Sen. Mike Enzi of Wyoming introduced a resolution that includes instructions for how committees can draft legislation that can be approved via a simple majority in the Senate as opposed to the 60 votes needed for a filibuster, under a procedural tool called budget reconciliation.
The resolution sets forth the appropriate budget levels for fiscal 2018 to fiscal 2026 and calls for two committees in the House, Ways and Means and Energy and Commerce, and one in the Senate, the Finance and Health, Education, Labor and Pensions Committee, to draft legislation for repealing Obamacare by Jan. 27.
The move is pivotal because reconciliation bills must apply only to budgetary and spending levels to be approved by the Senate parliamentarian.
“The legislation will be combined for consideration on the floors of the respective chambers,” an Enzi statement said.
The House and Senate passed a reconciliation bill in 2015, which Obama vetoed. To get through Senate reconciliation rules, the legislation gutted major budgetary parts of Obamacare such as the law’s taxes and mandates for having insurance.
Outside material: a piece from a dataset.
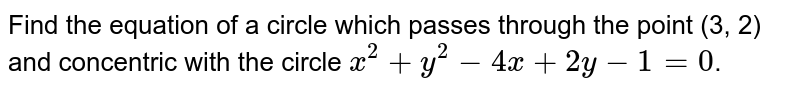 Find the equation of a circle which passes through the point (3, 2) and concentric with the circle `x^(2)+y^(2)-4x +2y - 1=0`.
Conservative groups were upset that the 2015 bill didn’t completely gut the healthcare law, including the rating rules that require insurance plans to cover certain benefits and people with pre-existing conditions.
It remains to be seen what exactly the GOP will replace Obamacare with. Senate aides have previously said they plan to start quickly to draft a replacement.
Democrats on Tuesday slammed the GOP for planning to repeal Obamacare without a replacement ready.
“I think it’s not repeal and replace they are looking for,” said Sen. Dick Durbin, D-Ill., on the Senate floor Tuesday. “It is repeal and retreat.”